Rapert’s little ol’ SB 800 would seize from cities the ability to regulate “transportation network companies” — Uber, in other words. You might know that Fayetteville has been fussing with Uber over regulation of for-hire car service and Little Rock had its own tussle.
No more under the Rapert bill. The state Public Service Commission would take over regulation of such companies. Not conventional taxi service. They’d still be left to city regulators, while Uber, Lyft and similar would operate under state rules that seem, on a cursory glance, to dovetail with the outline Uber wanted Little Rock to adopt in the capital city. Rules include minimum insurance coverage for an Uber driver while responding to a pickup call but not carrying a passenger. This has been a source of some controversy nationwide. The bill prohibits local governments from assessing any sort of fee on a company operating in their boundaries.

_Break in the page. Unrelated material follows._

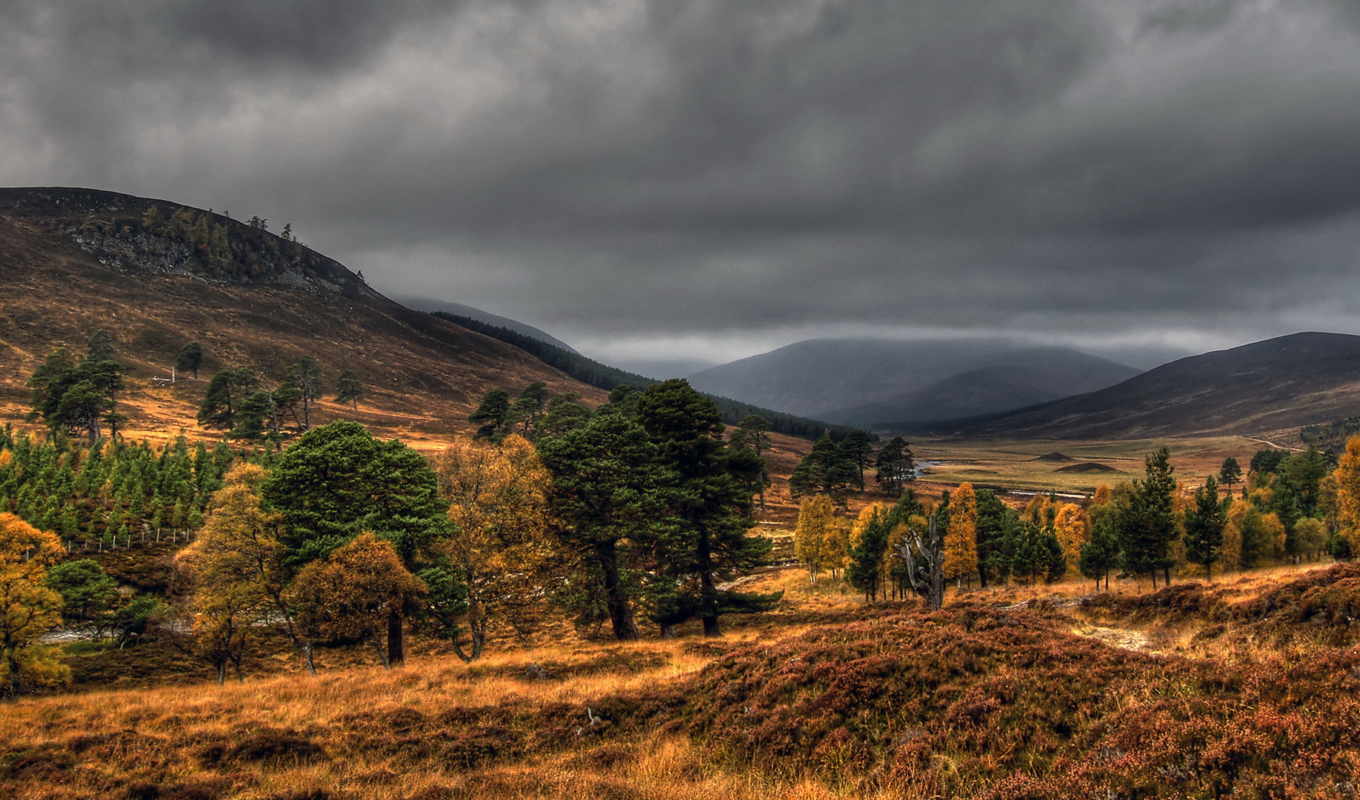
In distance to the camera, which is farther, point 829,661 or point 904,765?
point 829,661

Uber has some high-powered Republican lobbyists in Arkansas. I’m guessing they’ve been visiting over on the House side, too. Capitol Advisors Group — MItchell Lowe, Bill Vickery and Mary Mendelsohn — do have credit cards. Maybe they can have a “scheduled activity” with House Transportation. They laid out $2,300 for an “inaugural after party” at Samantha’s Tap Room and Wood Grill Jan. 13 for clients including Uber Technologies.
It’s another bill to add to the list of Republican local control hypocrisy. They like it when they like how the local powers vote. But they take a more statist view when local wishes run counter to their own.
Think gay rights.
Think guns on college campuses.
Think Sen. Bart Hester’s bill to strip local governments of the ability to regulate tree trimming. Really.